The findings closely mirror results from rodent studies. In those studies, rats on high-fat, high-sugar diets struggle with tasks that rely on the hippocampus but perform normally on tasks involving other parts of the brain. That pattern appears to hold for humans as well: participants in this study had impaired spatial learning and memory, but their general working memory was unaffected. This supports the idea that unhealthy diets may selectively impair the hippocampus rather than broadly lowering cognitive performance.
One of the strengths of the study was its use of virtual reality, which allowed researchers to simulate real-world navigation more closely than traditional lab-based tasks. Participants had to learn routes from an eye-level perspective and move through a three-dimensional environment, which made the task more comparable to everyday navigation. However, this advantage came with a drawback: nearly 40 percent of participants experienced motion sickness or other issues that prevented them from completing the task.
“I think one of the biggest strengths of the study is in using virtual reality to truly assess people’s spatial navigation ability,” Tran said. “It’s a really sensitive tool that tells us about how the hippocampus is functioning.
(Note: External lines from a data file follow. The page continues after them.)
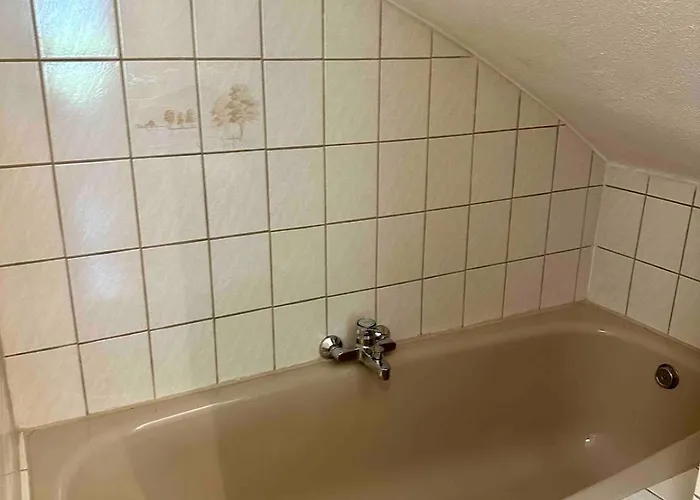 Apartment Geräumige 2-Zimmer Ferienwohnung in Freiburg *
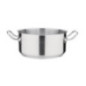 Faitout inox Vogue 4,5L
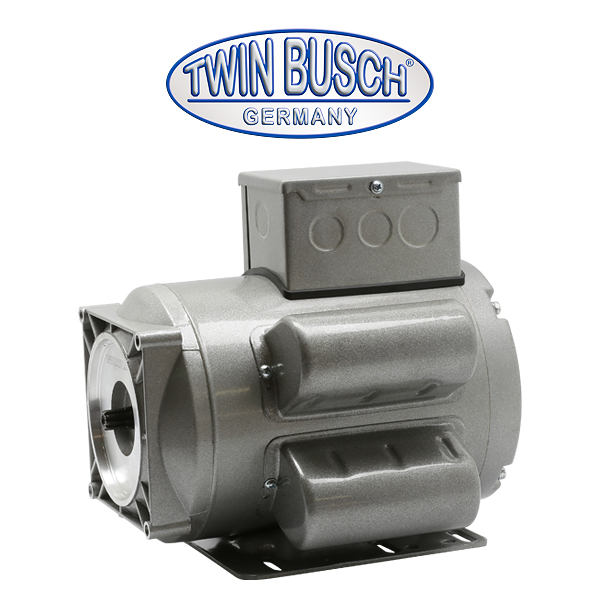 [E-HEB0095] 230V electric motor (2-post)
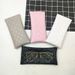 Unisex Elastic-mouth Glasses Bag Automatically Closes Glasses Storage Bag Leather Sunglasses Portable Sunglasses Storage Bag_maomaolike.com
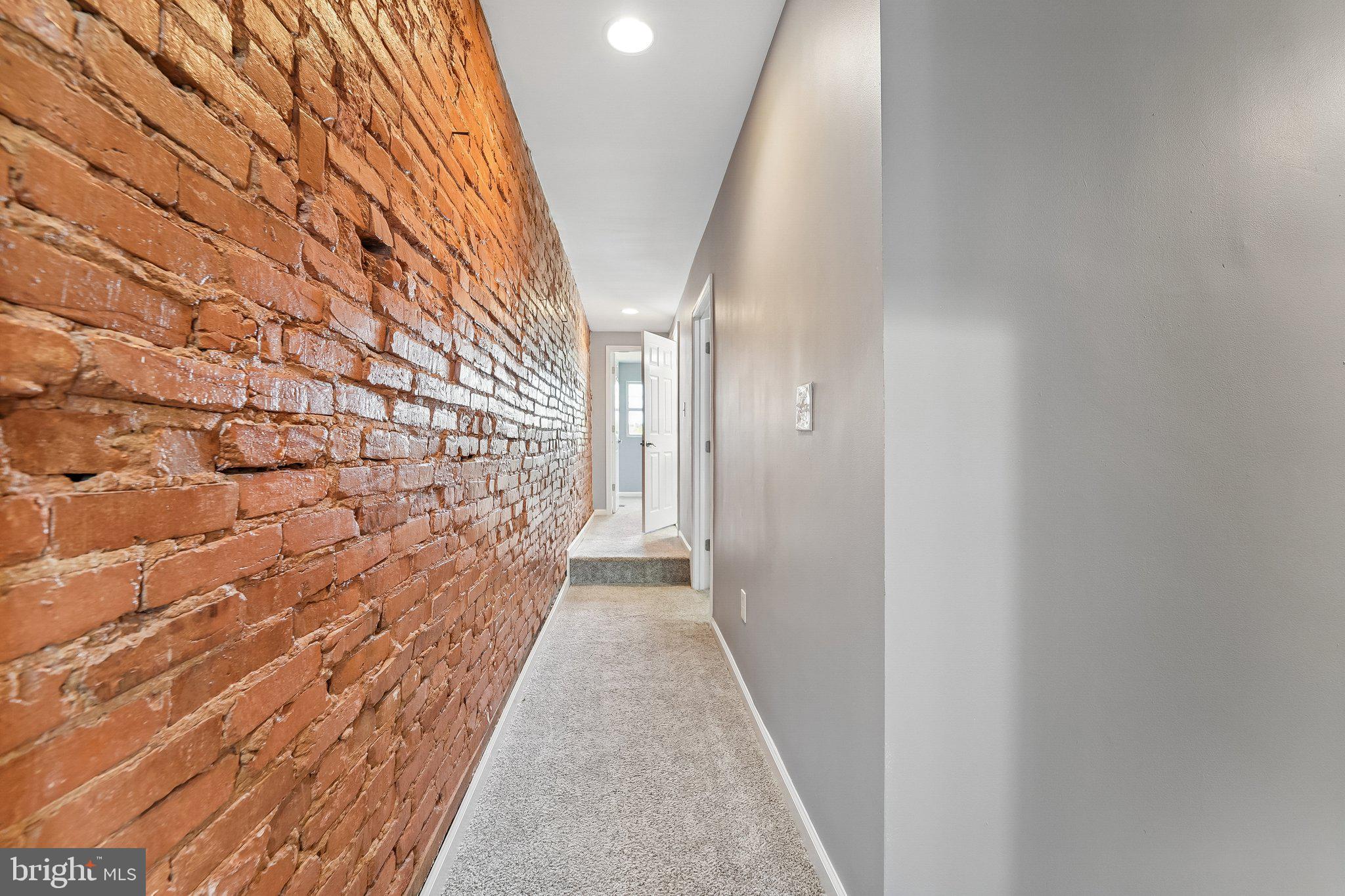 JOHNS HOPKINS - Residential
However, VR was a bit of a double-edged sword as a lot of people got motion sick during the task. I hope improvements in VR technology mean that we can use similar tasks with less cybersickness side effects.”
There are some other limitations to consider. The study relied on self-reported dietary data, which can be prone to bias. The sample size was also relatively small and mostly consisted of young, healthy university students, which may limit the generalizability of the findings. Larger studies with more diverse populations would help confirm whether these effects hold in broader groups, including those with more varied diets and higher levels of dietary risk.
Because the study was correlational, it can’t confirm a cause-and-effect relationship between diet and impaired spatial memory. It’s theoretically possible, though unlikely, that people with poorer spatial skills might be more drawn to high-fat, high-sugar foods. A more plausible explanation, based on extensive animal research, is that these diets impair hippocampal function. That possibility is supported by findings that hippocampal damage in animals leads to similar spatial memory deficits, and that switching from an unhealthy to a healthy diet can reverse those effects. The researchers say that future human studies using diet interventions could help test this causal direction more directly.
“I am really interested in testing if the memory impairments recover and uncovering the conditions around this recovery,” Tran said. “For example, how long does it take to recover and can we speed up recovery.”
The study, “Consumption of a diet high in fat and sugar is associated with worse spatial navigation ability in a virtual environment,” was authored by Dominic M. D. Tran, Kit S. Double, Ian N. Johnston, R. Frederick Westbrook, and Irina M. Harris.